WFP-Backed School Meals Promote Social Inclusion Among Indigenous Peoples
The International Day of the World’s Indigenous Peoples is marked on Monday August 9, with a focus on equal participation and partnership. Here we look at a project that offers a model for the future.
A primary school serving school meals provides a leading example of efforts to promote social inclusion and harmony in the Republic of Congo.
Nearly one-third of children attending Makoubi school in Lekoumou, a department in the southwest, are indigenous. Lekoumou itself is home to 20 percent of the country’s indigenous population.
In the Republic of Congo, these communities are particularly marginalized and have difficulties exercising their rights – including education – despite a law introduced by the Government in 2011 to promote inclusion. More than 65 percent of indigenous children do not attend school and more than 50 percent of indigenous children do not have a birth certificate.
Every day at lunchtime, 313 Bantu children – the majority ethnic group in the country – and from the indigenous population, share a freshly cooked meal thanks to the United Nations World Food Programme (WFP)’s school canteen program. The program is being implemented as part of a Joint SDG Fund initiative that offers improved access to social protection programs for indigenous peoples in Lekoumou.
The meals are cooked by the students’ parents, especially mothers. Indigenous women – who are traditionally subject to prejudice – and Bantu women meet daily at the stove and cook together to enable all children to stay focused, learn and prepare for their future.
Georgette is one of the three indigenous cooks at the Makoubi school. She has six children, with the two younger ones attending the school. As a mother of school students, she had noticed that many pupils were missing school days when there was no canteen.
“Before, the Bantus refused to eat meals cooked by the indigenous people because they were considered dirty,” she says. “Now they do. And even outside of school, things are better.”

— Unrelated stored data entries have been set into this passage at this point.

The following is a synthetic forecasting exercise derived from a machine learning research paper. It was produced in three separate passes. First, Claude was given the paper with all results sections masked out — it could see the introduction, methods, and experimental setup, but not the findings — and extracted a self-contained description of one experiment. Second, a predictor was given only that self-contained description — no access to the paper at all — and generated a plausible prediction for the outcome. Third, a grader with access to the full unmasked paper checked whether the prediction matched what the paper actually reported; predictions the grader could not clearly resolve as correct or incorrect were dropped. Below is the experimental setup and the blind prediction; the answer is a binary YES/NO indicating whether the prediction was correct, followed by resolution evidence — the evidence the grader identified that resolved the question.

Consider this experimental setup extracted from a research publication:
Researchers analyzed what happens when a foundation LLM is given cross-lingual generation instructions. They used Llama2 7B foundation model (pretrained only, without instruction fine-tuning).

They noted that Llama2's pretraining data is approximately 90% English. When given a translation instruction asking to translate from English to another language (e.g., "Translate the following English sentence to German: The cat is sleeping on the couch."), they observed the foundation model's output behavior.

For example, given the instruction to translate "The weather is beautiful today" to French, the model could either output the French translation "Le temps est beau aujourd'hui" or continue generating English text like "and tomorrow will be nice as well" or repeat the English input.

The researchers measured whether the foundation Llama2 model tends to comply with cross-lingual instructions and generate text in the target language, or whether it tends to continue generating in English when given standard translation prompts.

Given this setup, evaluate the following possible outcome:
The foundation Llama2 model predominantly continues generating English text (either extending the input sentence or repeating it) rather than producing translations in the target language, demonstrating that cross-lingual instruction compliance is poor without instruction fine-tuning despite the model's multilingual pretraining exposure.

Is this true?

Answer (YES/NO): YES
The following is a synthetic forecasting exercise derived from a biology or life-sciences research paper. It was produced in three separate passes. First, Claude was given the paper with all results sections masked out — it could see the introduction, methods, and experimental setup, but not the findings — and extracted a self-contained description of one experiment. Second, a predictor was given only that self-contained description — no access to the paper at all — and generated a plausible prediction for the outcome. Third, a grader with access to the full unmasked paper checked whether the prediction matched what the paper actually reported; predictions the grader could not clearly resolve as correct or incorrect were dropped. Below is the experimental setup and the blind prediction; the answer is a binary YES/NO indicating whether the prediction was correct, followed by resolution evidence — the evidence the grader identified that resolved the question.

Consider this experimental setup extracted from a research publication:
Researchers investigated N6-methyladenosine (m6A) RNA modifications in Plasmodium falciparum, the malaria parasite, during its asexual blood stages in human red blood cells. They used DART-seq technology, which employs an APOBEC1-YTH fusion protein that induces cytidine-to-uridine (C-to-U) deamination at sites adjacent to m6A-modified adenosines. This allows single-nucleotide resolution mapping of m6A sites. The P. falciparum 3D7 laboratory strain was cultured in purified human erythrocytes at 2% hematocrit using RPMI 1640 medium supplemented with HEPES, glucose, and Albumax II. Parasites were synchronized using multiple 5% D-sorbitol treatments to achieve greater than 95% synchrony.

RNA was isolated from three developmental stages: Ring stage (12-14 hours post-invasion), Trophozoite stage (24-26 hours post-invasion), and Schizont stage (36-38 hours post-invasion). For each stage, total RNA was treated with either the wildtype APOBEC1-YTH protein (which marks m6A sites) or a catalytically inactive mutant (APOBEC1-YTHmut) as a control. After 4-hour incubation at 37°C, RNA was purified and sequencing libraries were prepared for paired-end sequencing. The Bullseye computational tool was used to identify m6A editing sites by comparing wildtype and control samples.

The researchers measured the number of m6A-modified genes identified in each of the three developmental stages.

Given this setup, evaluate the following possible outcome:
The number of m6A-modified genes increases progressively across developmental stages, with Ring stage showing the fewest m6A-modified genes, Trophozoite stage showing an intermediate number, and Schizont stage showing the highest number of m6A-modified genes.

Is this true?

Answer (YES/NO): NO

She believes the daily meals are a source of motivation for the children. They are even more important for indigenous schoolchildren, who will unfortunately have to work harder to escape poverty as they still have very little access to basic social services.
Préfina is a Bantu school parent and cook, who joined the team when the canteen was launched in October 2020. Here she befriended some of her kitchen partners who belong to the indigenous peoples’ community.

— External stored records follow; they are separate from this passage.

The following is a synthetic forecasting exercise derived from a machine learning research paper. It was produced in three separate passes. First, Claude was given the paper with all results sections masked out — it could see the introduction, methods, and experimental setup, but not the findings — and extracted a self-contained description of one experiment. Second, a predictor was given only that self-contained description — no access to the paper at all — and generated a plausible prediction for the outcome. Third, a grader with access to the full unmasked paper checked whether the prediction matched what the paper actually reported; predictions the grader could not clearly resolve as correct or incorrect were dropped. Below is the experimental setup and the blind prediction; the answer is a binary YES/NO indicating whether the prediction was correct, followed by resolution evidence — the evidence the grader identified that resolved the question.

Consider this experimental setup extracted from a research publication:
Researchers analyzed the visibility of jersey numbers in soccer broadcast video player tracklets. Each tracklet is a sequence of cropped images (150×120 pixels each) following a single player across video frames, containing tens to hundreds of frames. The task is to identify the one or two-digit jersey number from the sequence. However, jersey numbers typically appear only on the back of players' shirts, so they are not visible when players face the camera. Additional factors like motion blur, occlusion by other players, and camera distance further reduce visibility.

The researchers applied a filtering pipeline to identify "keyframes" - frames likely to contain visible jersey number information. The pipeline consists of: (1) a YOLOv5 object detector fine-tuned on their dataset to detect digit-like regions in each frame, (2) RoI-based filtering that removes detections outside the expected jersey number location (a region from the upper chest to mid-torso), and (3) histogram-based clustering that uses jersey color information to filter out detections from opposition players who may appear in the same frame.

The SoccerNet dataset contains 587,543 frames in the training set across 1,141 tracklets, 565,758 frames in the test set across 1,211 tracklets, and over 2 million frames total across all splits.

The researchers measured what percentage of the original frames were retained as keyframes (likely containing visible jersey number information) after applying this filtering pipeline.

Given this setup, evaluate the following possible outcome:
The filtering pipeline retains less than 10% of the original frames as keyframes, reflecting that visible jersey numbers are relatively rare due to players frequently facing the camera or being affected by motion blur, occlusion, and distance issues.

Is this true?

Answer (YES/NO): NO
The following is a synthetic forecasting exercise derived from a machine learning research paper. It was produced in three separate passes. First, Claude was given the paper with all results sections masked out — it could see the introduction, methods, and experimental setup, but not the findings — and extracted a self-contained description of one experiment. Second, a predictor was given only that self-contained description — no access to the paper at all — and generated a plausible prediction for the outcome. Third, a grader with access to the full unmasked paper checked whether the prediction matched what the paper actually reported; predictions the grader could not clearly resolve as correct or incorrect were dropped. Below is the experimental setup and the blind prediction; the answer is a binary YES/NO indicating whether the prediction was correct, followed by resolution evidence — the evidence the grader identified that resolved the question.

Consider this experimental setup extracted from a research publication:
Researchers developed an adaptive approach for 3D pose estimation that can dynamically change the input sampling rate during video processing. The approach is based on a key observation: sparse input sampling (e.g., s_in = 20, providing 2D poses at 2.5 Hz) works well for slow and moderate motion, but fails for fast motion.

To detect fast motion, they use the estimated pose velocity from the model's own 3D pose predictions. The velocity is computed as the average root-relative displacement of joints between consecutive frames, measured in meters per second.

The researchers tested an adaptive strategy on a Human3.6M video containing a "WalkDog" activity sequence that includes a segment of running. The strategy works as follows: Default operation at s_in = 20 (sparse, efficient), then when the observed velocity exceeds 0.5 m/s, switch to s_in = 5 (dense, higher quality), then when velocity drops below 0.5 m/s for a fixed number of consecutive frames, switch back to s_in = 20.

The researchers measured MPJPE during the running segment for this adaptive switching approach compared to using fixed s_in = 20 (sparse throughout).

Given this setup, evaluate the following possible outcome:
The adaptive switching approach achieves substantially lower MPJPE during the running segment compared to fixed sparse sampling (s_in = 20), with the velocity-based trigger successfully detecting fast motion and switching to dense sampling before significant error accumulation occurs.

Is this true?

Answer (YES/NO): YES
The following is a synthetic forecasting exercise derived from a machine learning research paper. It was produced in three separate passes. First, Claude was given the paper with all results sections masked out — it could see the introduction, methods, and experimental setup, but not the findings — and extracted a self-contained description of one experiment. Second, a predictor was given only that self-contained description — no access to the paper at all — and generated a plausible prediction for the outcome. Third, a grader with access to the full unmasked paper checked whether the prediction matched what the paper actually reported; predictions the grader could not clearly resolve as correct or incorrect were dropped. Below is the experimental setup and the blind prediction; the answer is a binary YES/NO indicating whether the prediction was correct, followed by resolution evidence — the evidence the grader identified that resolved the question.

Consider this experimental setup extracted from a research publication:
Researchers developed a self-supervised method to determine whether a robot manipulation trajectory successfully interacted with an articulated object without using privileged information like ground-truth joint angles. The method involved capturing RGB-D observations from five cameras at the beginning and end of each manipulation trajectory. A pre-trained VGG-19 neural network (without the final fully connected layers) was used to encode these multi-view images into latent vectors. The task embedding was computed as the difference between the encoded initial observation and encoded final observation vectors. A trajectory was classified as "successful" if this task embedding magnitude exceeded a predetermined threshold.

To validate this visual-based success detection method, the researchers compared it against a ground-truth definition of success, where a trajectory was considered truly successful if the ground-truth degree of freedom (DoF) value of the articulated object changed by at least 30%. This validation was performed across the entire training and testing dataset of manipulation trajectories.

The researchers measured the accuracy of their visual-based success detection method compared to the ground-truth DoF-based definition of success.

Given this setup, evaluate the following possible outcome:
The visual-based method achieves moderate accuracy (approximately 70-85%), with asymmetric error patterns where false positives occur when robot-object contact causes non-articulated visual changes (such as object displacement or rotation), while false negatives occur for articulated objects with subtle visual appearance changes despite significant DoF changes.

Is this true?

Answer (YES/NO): NO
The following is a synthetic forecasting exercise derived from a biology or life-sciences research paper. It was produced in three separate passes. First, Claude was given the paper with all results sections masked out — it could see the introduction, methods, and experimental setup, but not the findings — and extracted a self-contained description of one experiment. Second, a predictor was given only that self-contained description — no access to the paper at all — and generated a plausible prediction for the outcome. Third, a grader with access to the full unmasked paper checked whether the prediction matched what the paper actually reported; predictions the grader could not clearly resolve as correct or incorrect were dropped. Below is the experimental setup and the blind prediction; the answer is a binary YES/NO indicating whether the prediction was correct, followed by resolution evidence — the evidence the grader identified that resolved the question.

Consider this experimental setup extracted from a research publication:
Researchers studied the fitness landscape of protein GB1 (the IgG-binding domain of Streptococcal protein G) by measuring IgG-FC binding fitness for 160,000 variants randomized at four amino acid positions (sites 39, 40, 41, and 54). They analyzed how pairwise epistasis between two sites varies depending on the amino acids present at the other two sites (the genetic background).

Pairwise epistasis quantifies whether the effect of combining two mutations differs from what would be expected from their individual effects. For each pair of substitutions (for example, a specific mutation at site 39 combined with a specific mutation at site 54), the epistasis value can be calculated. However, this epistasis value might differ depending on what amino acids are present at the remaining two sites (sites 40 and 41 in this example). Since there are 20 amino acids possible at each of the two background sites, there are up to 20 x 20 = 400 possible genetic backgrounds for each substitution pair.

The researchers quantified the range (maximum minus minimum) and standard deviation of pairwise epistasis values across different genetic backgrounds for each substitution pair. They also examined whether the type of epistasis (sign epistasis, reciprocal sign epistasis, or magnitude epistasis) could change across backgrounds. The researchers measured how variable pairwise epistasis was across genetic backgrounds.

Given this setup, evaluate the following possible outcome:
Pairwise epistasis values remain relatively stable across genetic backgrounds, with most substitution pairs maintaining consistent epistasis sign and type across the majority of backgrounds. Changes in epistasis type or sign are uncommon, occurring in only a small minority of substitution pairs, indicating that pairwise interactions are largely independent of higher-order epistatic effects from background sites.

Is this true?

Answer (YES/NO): NO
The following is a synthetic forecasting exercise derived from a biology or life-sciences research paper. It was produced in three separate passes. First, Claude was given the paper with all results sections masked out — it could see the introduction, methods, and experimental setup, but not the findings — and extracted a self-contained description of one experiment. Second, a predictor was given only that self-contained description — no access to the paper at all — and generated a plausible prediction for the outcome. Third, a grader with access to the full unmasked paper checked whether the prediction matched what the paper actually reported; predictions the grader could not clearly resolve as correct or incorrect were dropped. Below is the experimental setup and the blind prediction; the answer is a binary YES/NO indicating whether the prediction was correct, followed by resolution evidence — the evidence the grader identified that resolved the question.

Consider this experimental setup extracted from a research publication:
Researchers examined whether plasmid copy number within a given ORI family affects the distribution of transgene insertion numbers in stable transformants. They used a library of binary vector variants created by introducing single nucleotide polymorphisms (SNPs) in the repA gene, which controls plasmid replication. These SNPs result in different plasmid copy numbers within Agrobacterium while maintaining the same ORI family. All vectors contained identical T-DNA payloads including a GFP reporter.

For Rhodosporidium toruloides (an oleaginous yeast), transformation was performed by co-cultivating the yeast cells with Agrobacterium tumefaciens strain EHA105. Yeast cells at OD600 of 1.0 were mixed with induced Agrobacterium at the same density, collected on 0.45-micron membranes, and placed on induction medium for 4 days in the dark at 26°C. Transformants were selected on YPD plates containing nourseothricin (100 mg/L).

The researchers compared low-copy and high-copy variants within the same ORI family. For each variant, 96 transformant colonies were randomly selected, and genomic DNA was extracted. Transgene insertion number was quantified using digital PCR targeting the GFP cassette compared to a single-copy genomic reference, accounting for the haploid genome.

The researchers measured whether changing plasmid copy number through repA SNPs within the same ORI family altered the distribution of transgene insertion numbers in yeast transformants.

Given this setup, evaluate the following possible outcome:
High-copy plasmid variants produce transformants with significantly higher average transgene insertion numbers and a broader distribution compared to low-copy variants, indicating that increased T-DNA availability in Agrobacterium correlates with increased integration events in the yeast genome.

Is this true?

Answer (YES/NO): NO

Prefina’s perceptions have evolved over the past few months and the change runs deeper within the community. “Today, if a native mother cooks a meal, Bantu children eat it,” she says. “That breaks down the prejudice.”
Strengthening the participation and inclusion of indigenous peoples in Congo’s food systems is a key step in enabling people to have equal and fair access to adequate, nutritious and diverse food. It also encourages parents to send their children to school and gain a potentially priceless education.

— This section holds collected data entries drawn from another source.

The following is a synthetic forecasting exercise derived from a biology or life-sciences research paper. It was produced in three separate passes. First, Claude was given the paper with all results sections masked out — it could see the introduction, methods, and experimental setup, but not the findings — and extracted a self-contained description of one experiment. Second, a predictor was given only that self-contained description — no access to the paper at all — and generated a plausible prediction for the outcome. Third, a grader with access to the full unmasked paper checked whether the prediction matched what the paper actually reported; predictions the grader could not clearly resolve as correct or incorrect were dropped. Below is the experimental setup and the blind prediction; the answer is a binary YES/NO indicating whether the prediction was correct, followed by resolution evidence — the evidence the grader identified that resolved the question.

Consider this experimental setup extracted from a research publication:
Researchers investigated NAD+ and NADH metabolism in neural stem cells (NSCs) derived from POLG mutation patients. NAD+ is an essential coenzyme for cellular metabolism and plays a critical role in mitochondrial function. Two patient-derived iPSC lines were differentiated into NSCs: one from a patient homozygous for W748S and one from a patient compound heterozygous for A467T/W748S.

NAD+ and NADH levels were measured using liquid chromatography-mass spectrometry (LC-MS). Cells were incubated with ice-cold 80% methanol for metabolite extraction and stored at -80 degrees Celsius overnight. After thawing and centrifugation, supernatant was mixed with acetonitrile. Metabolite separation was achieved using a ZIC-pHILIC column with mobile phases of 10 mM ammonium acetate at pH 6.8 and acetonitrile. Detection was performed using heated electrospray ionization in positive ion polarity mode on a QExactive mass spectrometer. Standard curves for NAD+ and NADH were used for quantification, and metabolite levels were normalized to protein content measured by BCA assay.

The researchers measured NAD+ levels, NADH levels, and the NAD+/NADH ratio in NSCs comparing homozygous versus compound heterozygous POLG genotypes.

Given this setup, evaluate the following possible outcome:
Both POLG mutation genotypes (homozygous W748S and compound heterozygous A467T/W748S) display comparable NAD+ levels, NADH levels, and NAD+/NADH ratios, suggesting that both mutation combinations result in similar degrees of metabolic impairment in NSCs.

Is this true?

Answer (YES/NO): NO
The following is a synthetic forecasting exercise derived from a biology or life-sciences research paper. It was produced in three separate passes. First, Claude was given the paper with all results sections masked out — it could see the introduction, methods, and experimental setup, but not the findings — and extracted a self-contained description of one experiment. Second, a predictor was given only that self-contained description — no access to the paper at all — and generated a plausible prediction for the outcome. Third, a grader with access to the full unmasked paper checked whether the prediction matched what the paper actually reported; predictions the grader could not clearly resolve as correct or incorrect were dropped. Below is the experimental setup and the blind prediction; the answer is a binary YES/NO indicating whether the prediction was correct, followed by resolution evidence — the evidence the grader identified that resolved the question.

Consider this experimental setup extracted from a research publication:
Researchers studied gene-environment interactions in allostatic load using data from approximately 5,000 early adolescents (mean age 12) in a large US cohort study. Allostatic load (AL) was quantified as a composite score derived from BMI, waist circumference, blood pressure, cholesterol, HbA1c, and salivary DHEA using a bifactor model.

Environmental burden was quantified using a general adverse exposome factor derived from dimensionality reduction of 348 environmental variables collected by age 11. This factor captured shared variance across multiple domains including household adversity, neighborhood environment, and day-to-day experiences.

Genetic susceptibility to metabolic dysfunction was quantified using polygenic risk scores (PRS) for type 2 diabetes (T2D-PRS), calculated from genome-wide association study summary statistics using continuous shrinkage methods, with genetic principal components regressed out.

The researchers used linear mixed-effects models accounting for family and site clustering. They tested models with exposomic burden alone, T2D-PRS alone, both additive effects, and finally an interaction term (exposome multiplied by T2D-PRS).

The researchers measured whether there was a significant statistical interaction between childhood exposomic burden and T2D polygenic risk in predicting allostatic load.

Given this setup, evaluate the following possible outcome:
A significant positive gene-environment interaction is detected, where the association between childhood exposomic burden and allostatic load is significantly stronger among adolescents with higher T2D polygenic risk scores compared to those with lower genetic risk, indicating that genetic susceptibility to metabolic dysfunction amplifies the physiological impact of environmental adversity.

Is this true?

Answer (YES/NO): YES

In addition to feeding programs implemented in schools with indigenous students, the U.N. World Food Programme is building the capacity of indigenous small-scale farming groups in Lekoumou, organizing sessions to discuss the national law on the promotion and protection of the rights of indigenous people, with a particular focus on access to land.
These activities are part of a joint program aimed at improving access to social protection for indigenous people in Lekoumou department. It is implemented by the U.N. World Food Programme along with the World Health Organization and UNICEF. A total of 50,000 indigenous people will receive assistance between January 2020 to December 2021.